◆ **Page text**
--------------------

Every Game You Play
The Girl with the Silver Eyes
By Willo Davis Roberts
Willo Davis Roberts’ 1980 The Girl with the Silver Eyes is a middle-grade stand-alone science fiction novel.
The disintegration of her parents’ marriage, a disintegration exacerbated by financial woes, forced Katie’s parents to leave her in the custody of her Grandma Welker. When Grandma Welker died in a fall, Katie moved in with her mother, in the city.
Adjusting to urban life after a rural childhood is challenge enough. Katie’s circumstances are complicated by the fact that the odd-looking girl has powers beyond human ken.
Katie cannot conceal her silver eyes. She has been somewhat more successful at protecting the secret of her telekinesis (despite her sometimes-childish delight in pranks) as well as her telepathic abilities. Nevertheless, her rural neighbors often viewed Katie with suspicion. How long will it take for city folk to react the same way?

--------------------

◆ **Stored data**
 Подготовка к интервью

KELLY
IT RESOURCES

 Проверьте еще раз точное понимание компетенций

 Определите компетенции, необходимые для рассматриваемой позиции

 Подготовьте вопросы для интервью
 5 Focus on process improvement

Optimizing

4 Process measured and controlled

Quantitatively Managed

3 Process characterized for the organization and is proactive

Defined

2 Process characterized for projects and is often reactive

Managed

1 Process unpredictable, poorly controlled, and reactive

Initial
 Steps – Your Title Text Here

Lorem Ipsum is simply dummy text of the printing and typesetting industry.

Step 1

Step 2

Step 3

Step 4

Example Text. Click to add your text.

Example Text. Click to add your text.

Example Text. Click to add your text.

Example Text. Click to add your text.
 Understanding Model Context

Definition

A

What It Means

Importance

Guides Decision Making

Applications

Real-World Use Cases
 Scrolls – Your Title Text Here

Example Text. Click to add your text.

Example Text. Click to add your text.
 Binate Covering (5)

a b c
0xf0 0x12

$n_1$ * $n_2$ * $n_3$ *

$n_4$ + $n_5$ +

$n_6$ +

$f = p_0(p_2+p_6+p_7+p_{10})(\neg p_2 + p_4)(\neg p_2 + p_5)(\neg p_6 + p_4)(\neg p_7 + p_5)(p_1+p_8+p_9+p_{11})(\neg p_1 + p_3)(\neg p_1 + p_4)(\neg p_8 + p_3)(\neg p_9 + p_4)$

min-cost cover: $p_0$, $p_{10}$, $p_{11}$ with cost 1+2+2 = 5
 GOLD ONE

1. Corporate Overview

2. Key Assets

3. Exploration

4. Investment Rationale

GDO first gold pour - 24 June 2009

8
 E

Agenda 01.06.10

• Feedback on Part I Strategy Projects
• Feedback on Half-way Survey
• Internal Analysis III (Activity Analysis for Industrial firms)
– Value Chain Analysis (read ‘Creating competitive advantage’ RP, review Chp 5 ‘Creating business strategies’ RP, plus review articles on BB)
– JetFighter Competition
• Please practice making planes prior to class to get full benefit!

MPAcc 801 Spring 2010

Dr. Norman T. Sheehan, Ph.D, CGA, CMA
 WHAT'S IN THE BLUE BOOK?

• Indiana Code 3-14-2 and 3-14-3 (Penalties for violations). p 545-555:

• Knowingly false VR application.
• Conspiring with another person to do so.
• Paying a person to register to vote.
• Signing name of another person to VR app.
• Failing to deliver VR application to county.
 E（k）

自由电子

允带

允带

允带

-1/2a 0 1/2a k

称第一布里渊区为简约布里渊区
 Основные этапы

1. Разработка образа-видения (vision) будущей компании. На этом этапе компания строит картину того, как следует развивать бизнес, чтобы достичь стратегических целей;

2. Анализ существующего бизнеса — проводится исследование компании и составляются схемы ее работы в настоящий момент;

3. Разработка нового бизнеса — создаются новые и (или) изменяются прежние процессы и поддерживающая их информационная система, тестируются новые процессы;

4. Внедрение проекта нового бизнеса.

--------------------

◆ **What you will do**
A: Set down the page text word for word, from "Every Game You" up to and including "beyond human ken.".
B: According to the page text, how did Grandma Welker die?
The entries come from a separate source, not from the page text.

◆ **Responses to the exercise**
A:
Every Game You Play
The Girl with the Silver Eyes
By Willo Davis Roberts
Willo Davis Roberts’ 1980 The Girl with the Silver Eyes is a middle-grade stand-alone science fiction novel.
The disintegration of her parents’ marriage, a disintegration exacerbated by financial woes, forced Katie’s parents to leave her in the custody of her Grandma Welker. When Grandma Welker died in a fall, Katie moved in with her mother, in the city.
Adjusting to urban life after a rural childhood is challenge enough. Katie’s circumstances are complicated by the fact that the odd-looking girl has powers beyond human ken.

B: She died in a fall.